Look for "order: Galliformes" in the entries below. Then write out exactly the line that holds it and every line after it, to the last, and nothing else.

(Available records Opens)

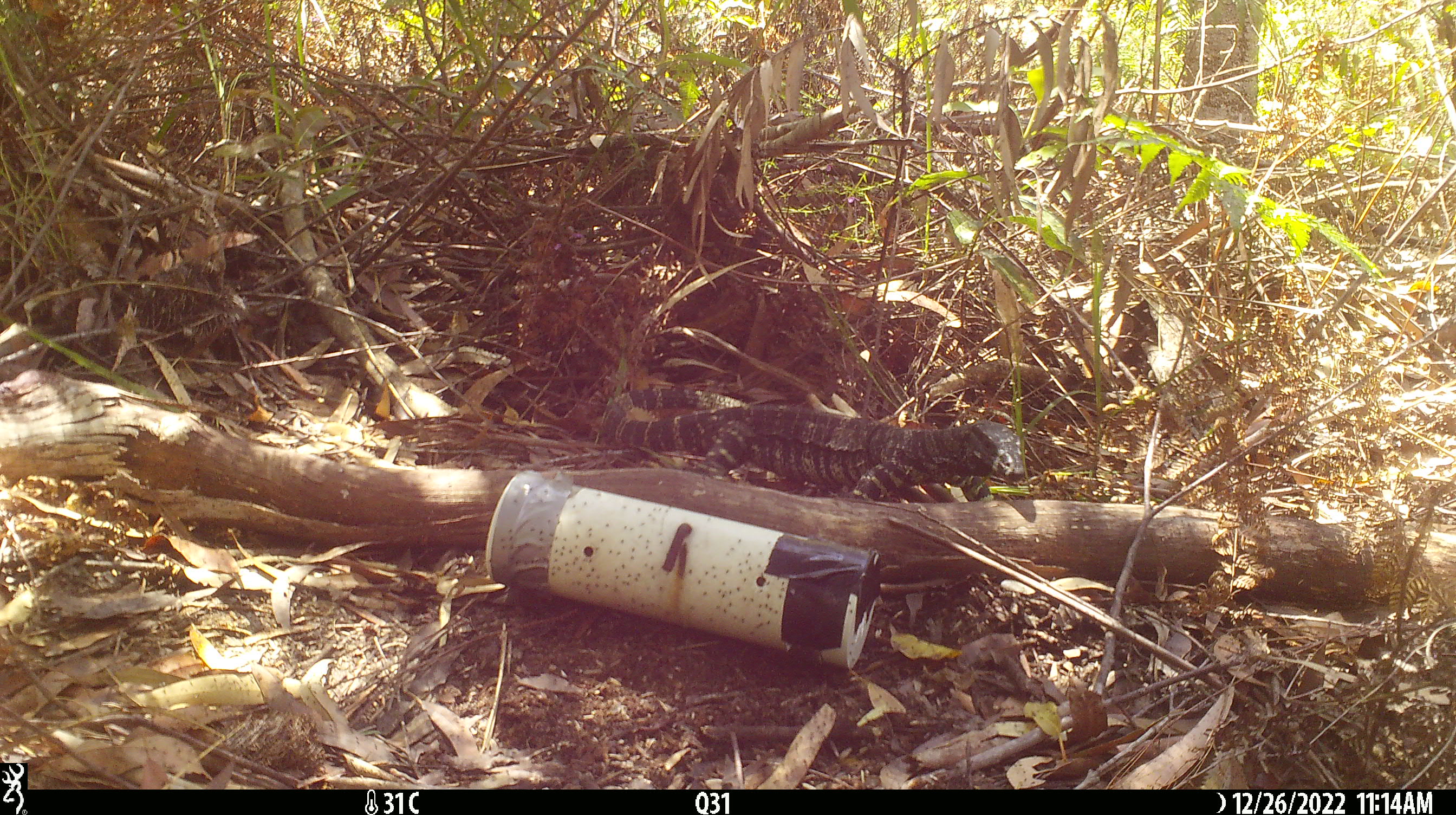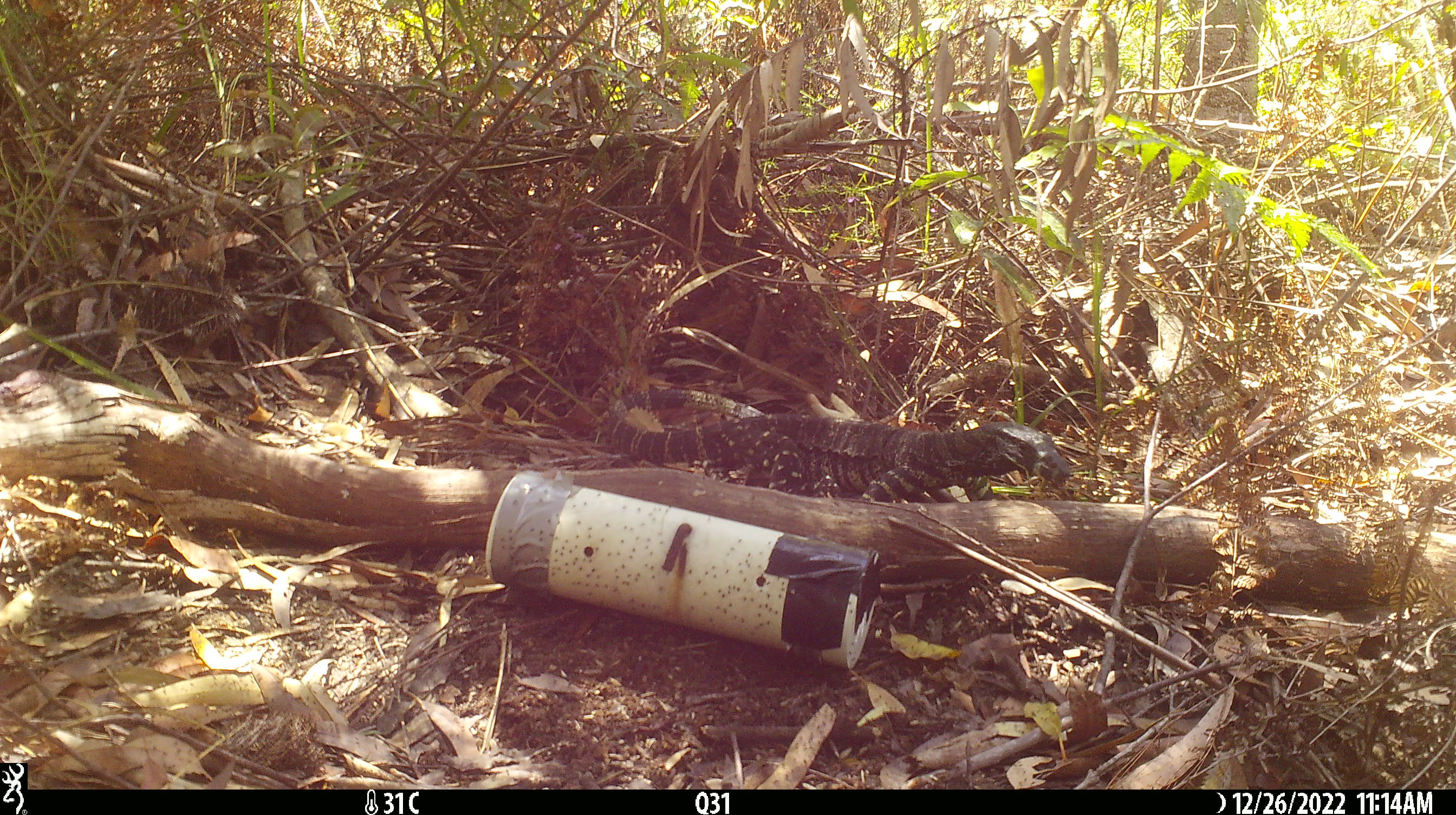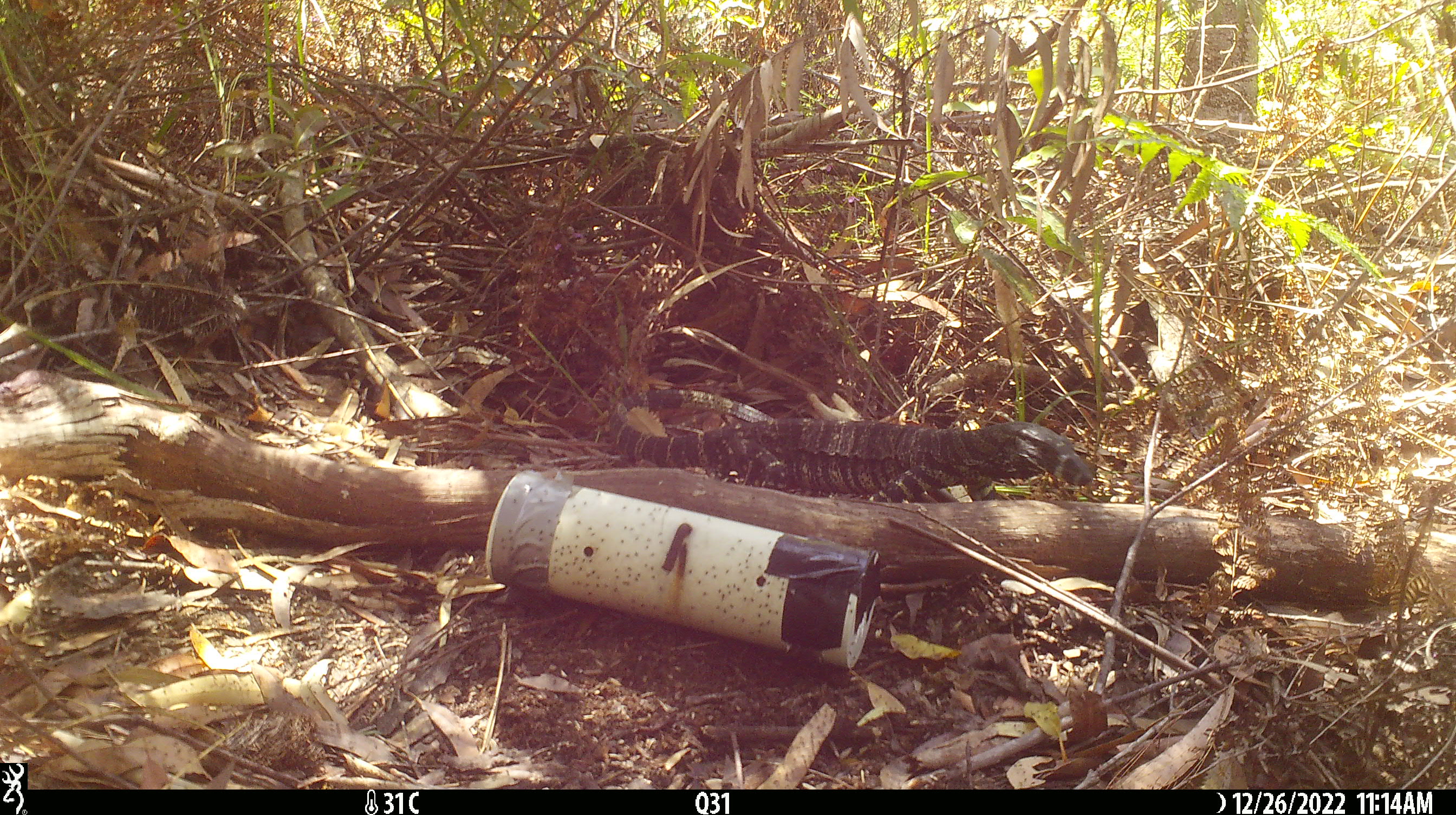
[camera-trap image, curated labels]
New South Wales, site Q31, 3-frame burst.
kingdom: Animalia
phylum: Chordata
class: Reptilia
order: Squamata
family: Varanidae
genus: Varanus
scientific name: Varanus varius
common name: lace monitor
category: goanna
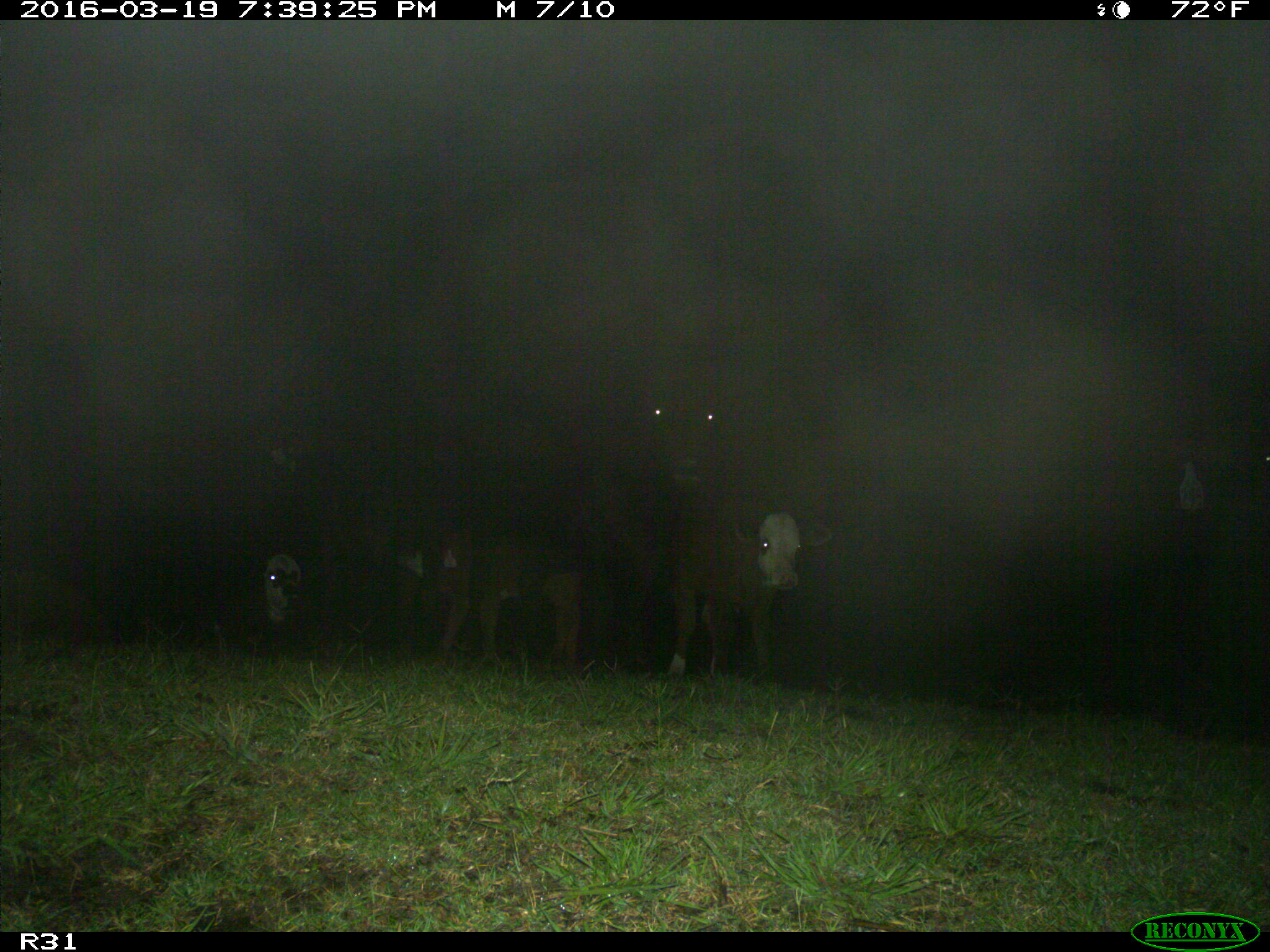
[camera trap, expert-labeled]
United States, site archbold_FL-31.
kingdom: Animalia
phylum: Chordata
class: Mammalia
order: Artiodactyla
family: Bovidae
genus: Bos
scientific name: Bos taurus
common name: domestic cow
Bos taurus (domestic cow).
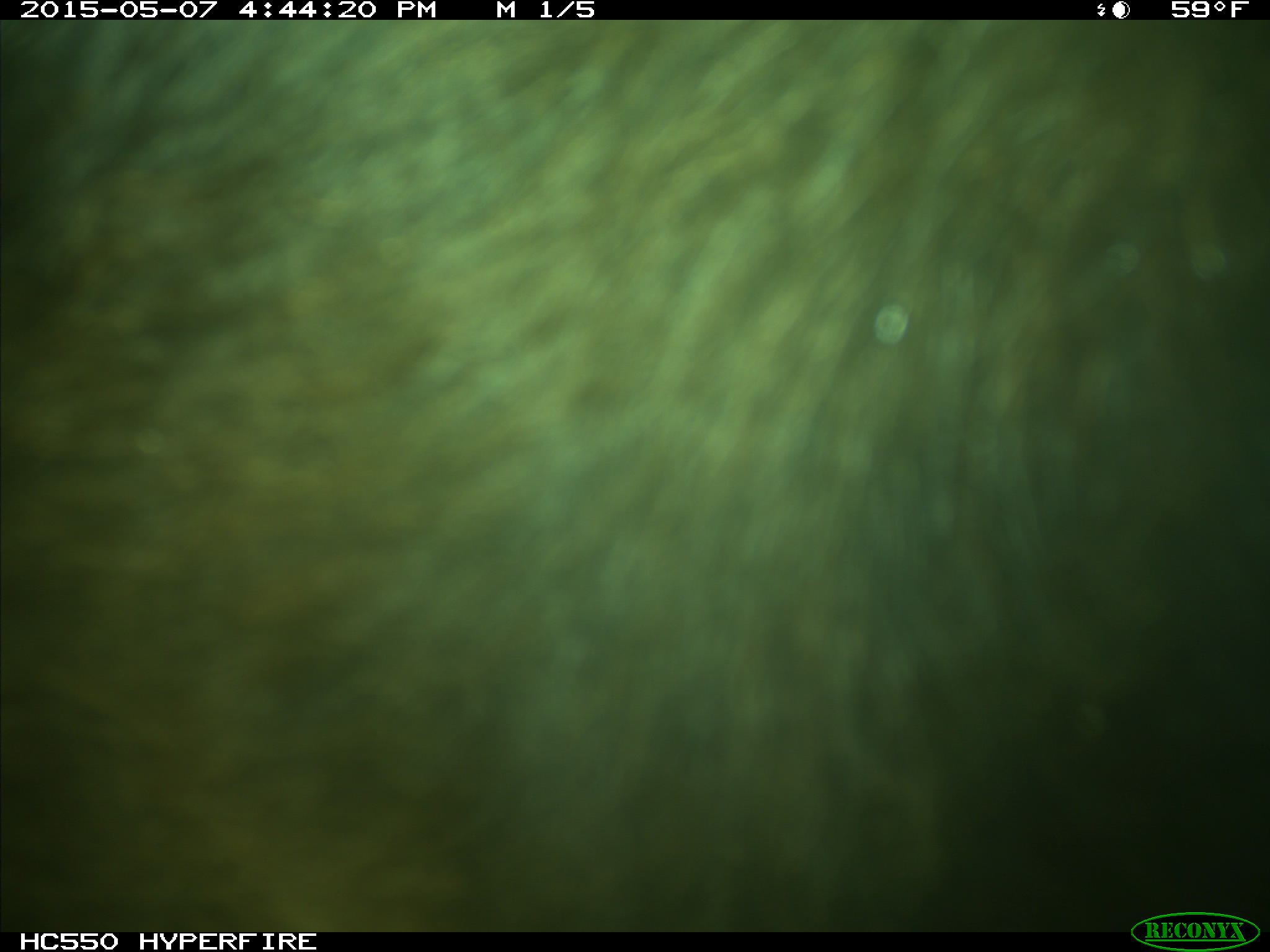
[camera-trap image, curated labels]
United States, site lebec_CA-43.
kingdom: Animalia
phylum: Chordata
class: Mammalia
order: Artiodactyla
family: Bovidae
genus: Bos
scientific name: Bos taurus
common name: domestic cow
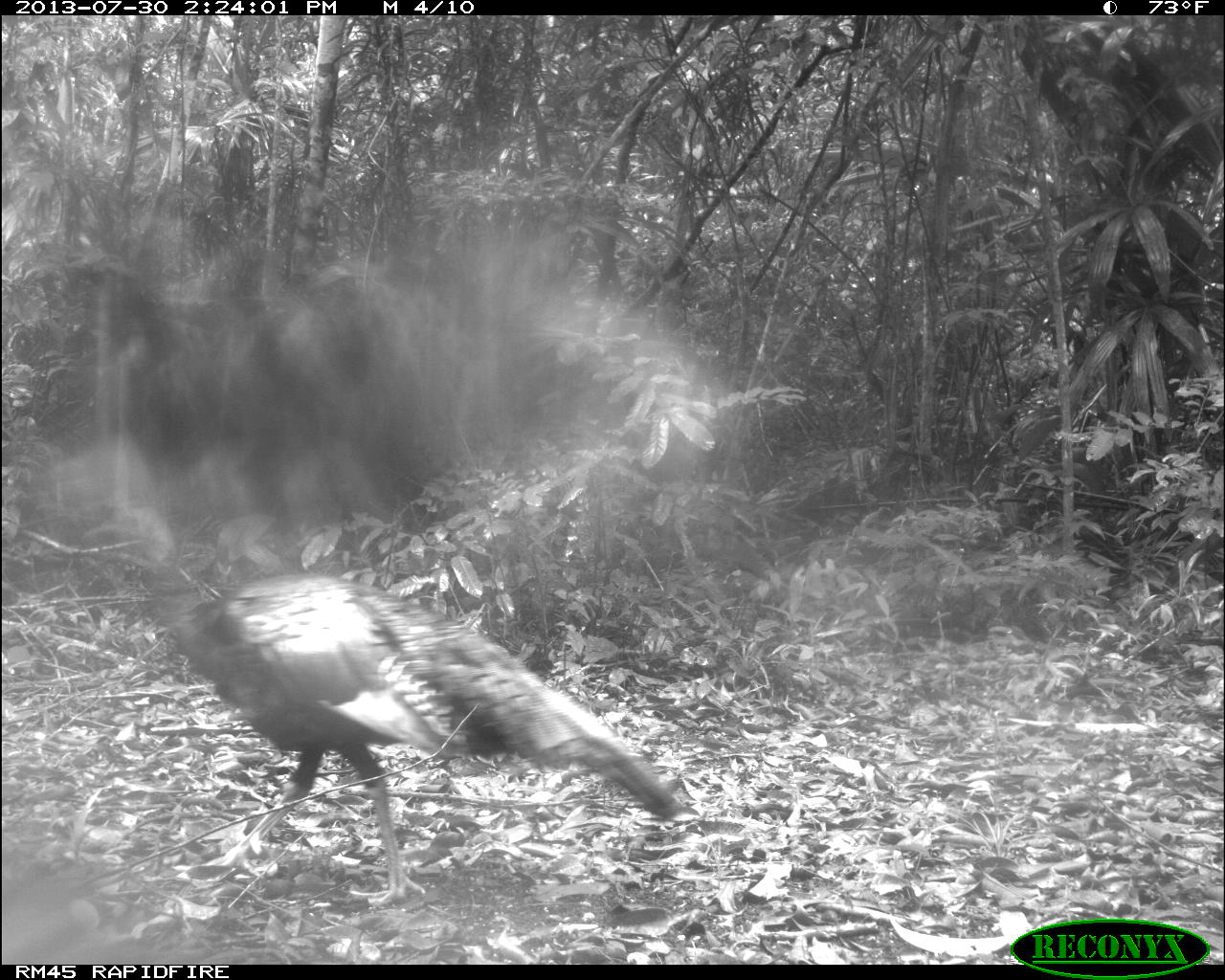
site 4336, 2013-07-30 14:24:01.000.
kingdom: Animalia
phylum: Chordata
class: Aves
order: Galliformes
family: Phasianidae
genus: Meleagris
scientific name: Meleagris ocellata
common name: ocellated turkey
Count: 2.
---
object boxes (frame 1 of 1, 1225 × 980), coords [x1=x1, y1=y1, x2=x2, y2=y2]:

(Available records Closes)

▸ Answer to the problem:
order: Galliformes
family: Phasianidae
genus: Meleagris
scientific name: Meleagris ocellata
common name: ocellated turkey
Count: 2.
---
object boxes (frame 1 of 1, 1225 × 980), coords [x1=x1, y1=y1, x2=x2, y2=y2]:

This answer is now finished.